RuntimeError: Error(s) in loading state_dict for LlamaModel: size mismatch for model.layers.0.self_attn.q_proj.weight: copying a param with shape torch.Size([768, 2048]) from checkpoint, the shape in current model is torch.Size([2048, 2048]).

Question

RuntimeError: Error(s) in loading state_dict for LlamaModel: size mismatch for model.layers.0.self_attn.q_proj.weight: copying a param with shape torch.Size([768, 2048]) from checkpoint, the shape in current model is torch.Size([2048, 2048]).

Hasan-Syed25 opened this issue 2 months ago · comments

Hi! Need a little help here with loading a pretrained model using AutoModel.from_pretrained.

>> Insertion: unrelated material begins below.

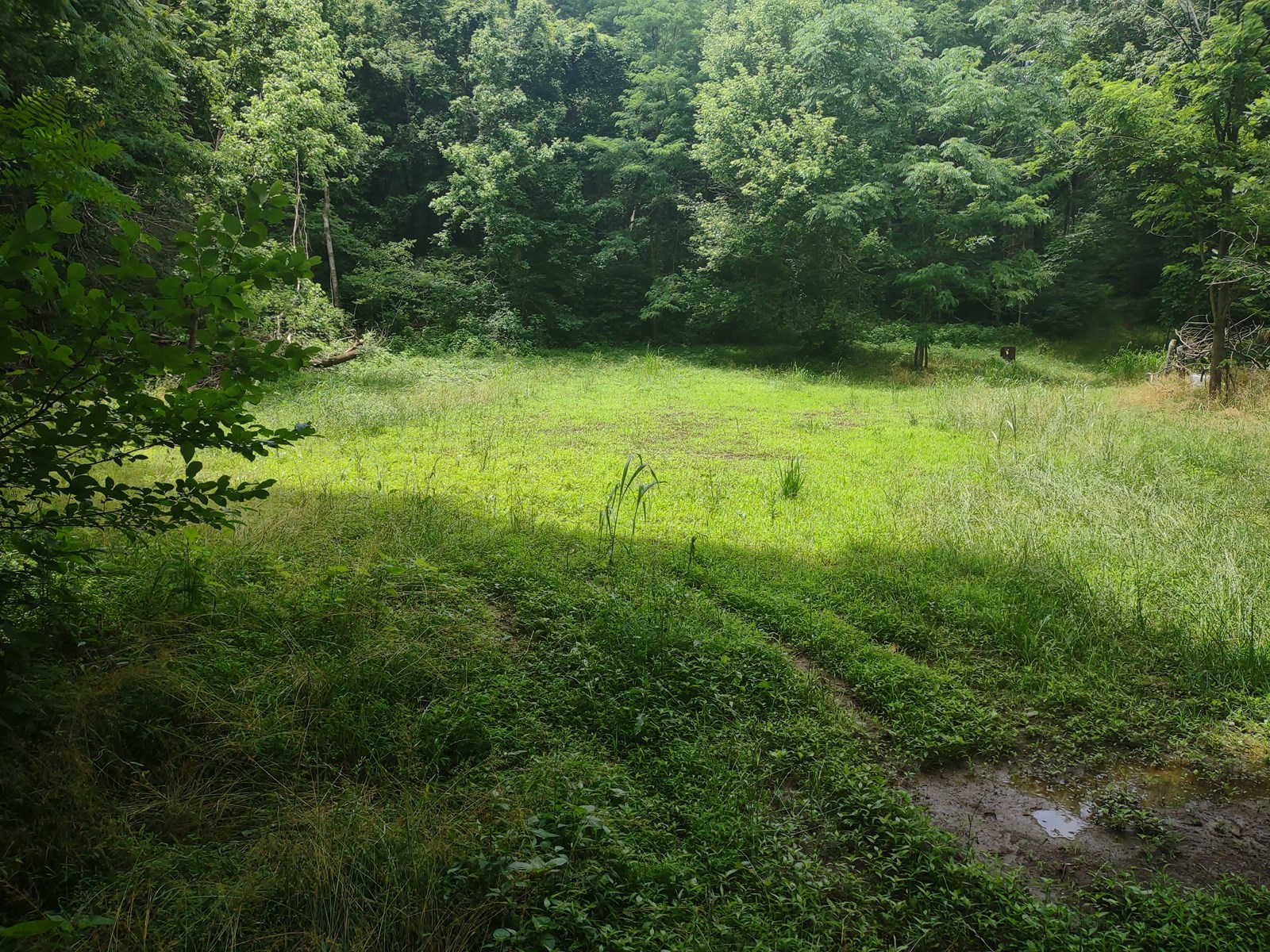 Recreational & Hunting Land for Sale in Maury County, TN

I pretrained a Tiny-llama model with the following model_config.yaml

bias: false
block_size: 2048
gelu_approximate: none
head_size: 48
hf_config:
name="TinyLlama-0.5B": null
intermediate_size: 2048
lm_head_bias: false
mlp_class_name: LLaMAMLP
n_embd: 2048
n_expert: 0
n_expert_per_token: 0
n_head: 16
n_layer: 24
n_query_groups: 4
name: tinyllama500m
norm_class_name: RMSNorm
norm_eps: 1.0e-05
padded_vocab_size: 32256
padding_multiple: 512
parallel_residual: false
rope_base: 10000
rope_condense_ratio: 1
rotary_percentage: 1.0
scale_embeddings: false
shared_attention_norm: false
vocab_size: 32000

I first converted the pretrained model weights to lit_model.pth using the following 2 commands:

!litgpt convert pretrained_checkpoint
--checkpoint_dir ../Apex-500M
--output_dir checkpoints/tiny-llama/final

!litgpt convert from_litgpt
--checkpoint_dir ./checkpoints/tiny-llama/final
--output_dir converted_dir

I am trying to load the model with the following configuration and encountering size mismatch error:

import torch
from transformers import AutoModel

state_dict = torch.load('converted_dir/model.pth')
model = AutoModel.from_pretrained(
"TinyLlama/TinyLlama-1.1B-intermediate-step-1431k-3T",
num_hidden_layers=24,
num_attention_heads=16,
hidden_size=2048,
vocab_size= 32256,
state_dict=state_dict,
)

ERROR:

RuntimeError: Error(s) in loading state_dict for LlamaModel:
size mismatch for model.layers.0.self_attn.q_proj.weight: copying a param with shape torch.Size([768, 2048]) from checkpoint, the shape in current model is torch.Size([2048, 2048]).

POSSIBLE EXPLANATION:

torch.Size([768, 2048]), the 768 value might be due to num_attention_heads(16)*head_size(48), but there's no param for head_size to be set in AutoModel.